Ähnlich argumentiert auch Wing On Yau, Managing Director von Dynamic Progress International Ltd, einem Produzenten für Bio-Diesel. In den Fokus chinesischer Investoren rückte das Unternehmen, nachdem es einen Hongkonger Regierungsauftrag über 3,2 Millionen USD erhielt. In Rahmen dieses Auftrag liefert das Unternehmen pro Jahr 3,5 Millionen Liter Biodiesel, der aus recyceltem Speiseöl besteht und vielseitig eingesetzt werden kann, sei es in Fahrzeugen oder Öfen. Yau betont, dass das chinesische Festland zwar über viele Biodiesel-Produzenten verfüge, aber nur wenige die strengen Auflagen der europäischen EN 14214 Norm erfüllten. „Unser Unternehmen kann diesen Standard realisieren, das wissen unsere Partner“, so Wing On Yau. Wichtig seien daher der richtige Geschäftspartner und die richtige Technologie. Er hebt hervor dass man in China „sowohl politische, territoriale als auch marktabhängige Überlegungen in Betracht ziehen muss. Vor allem wenn es um eine monopolisierte Branche wie die Energieindustrie geht. Wichtig ist, alle Kanäle vorab zu etablieren.“

Beiden Unternehmen gelang es auf diese Weise, mit ihren Produkten auf dem chinesischen Festland Fuß zu fassen. Wong Kam Sing, Umweltminister in Hongkong, betont, dass die neuen Umweltinitiativen der Regierung künftig zahlreiche Geschäftsmöglichkeiten für Architekten, Ingenieure und Berater bieten. Dazu gehöre etwa der Bau von energieeffizienten Gebäuden, deren Technologien und Innovationen Vorbild in der Region sein können.
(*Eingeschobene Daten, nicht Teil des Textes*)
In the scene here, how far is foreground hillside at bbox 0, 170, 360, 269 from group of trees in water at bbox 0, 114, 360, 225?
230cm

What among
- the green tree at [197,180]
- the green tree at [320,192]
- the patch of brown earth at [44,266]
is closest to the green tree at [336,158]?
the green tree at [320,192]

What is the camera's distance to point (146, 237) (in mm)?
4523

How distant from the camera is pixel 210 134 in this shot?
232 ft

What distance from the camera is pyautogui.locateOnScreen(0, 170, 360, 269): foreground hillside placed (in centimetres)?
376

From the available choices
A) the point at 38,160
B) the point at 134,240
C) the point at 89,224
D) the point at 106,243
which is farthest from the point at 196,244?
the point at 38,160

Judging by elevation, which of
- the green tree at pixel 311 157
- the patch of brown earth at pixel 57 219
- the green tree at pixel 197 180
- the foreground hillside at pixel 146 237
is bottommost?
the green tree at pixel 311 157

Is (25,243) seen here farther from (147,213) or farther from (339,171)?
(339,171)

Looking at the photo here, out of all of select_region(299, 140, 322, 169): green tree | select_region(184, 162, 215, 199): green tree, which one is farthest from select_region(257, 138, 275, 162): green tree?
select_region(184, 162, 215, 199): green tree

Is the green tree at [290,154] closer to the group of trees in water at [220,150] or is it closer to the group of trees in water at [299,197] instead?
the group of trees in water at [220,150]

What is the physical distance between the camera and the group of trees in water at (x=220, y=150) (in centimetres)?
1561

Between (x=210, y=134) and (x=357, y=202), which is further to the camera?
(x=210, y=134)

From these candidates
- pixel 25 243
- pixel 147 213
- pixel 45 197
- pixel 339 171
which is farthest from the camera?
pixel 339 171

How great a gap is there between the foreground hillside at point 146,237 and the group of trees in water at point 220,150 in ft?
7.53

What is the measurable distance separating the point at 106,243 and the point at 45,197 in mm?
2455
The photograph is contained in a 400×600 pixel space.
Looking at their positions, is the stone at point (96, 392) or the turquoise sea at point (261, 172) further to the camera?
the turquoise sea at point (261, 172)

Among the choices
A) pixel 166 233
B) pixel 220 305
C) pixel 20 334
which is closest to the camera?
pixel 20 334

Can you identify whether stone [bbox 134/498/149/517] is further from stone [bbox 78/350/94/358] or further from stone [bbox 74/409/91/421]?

Ein Beispiel sei das „Zero Carbon Building“ in Kowloon. Das Gebäude nutze über 80 verschiedene „grüne“ Technologien, darunter den Einsatz von 100 Prozent Bio-Diesel, Pflastersteine aus Recyclingmaterial und ein Abwasser-Recyclingsystem. „Wir freuen uns darauf, mehr solcher zukunftsweisenden Projekte in Hongkong zu sehen,“ so Wong Kam Sing.